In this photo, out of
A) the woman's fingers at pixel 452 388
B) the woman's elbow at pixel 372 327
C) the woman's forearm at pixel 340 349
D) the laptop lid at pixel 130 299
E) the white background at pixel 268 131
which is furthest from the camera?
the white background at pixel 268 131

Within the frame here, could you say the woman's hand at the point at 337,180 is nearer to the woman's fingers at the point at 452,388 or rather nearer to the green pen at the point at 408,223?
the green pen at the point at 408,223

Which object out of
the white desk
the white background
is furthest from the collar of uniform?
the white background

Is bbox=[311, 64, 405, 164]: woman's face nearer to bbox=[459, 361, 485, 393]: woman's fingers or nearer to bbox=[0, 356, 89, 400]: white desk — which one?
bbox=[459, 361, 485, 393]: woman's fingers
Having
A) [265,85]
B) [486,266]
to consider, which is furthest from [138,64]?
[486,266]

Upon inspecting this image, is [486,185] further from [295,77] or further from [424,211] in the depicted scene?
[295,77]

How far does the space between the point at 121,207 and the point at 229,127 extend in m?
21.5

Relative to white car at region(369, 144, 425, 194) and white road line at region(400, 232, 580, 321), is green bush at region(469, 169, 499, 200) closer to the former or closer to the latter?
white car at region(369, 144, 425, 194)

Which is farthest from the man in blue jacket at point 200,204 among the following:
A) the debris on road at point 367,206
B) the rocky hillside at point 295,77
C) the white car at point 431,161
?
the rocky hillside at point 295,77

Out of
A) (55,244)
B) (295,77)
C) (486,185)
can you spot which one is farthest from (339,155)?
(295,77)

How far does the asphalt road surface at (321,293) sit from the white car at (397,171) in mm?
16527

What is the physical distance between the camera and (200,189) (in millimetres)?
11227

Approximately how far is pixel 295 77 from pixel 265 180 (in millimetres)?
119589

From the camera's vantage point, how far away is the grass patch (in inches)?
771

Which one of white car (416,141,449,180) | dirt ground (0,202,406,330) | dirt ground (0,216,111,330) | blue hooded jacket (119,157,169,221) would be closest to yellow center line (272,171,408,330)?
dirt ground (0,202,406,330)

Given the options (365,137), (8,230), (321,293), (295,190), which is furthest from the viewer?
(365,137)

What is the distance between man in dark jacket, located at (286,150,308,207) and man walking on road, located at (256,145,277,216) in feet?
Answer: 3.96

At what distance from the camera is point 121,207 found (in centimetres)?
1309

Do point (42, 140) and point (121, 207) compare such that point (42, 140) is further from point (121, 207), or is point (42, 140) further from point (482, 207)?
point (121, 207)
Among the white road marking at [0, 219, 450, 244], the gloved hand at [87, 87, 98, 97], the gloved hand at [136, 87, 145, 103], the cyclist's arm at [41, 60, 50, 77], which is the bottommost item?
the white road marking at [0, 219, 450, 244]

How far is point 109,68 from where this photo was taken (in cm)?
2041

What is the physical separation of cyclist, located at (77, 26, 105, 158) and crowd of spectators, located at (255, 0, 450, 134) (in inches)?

^^^^^^^^^^^^^^^^

What you will do: Rewrite everything from the row containing "What is the distance" down to the end of the rows, replacing "gloved hand" with "mittened hand" and leaving all else unchanged.

Reply:
What is the distance between man in dark jacket, located at (286,150,308,207) and man walking on road, located at (256,145,277,216) in feet?
Answer: 3.96

At what distance from the camera is point 121,207 found (in centimetres)?
1309

Do point (42, 140) and point (121, 207) compare such that point (42, 140) is further from point (121, 207), or is point (42, 140) further from point (482, 207)?
point (121, 207)
Among the white road marking at [0, 219, 450, 244], the mittened hand at [87, 87, 98, 97], the mittened hand at [136, 87, 145, 103], the cyclist's arm at [41, 60, 50, 77], which is the bottommost item?
the white road marking at [0, 219, 450, 244]

How far is point 109,68 from where this photo was taken (in cm)?
2041

What is the physical separation of cyclist, located at (77, 26, 105, 158) and crowd of spectators, located at (255, 0, 450, 134) (in inches)?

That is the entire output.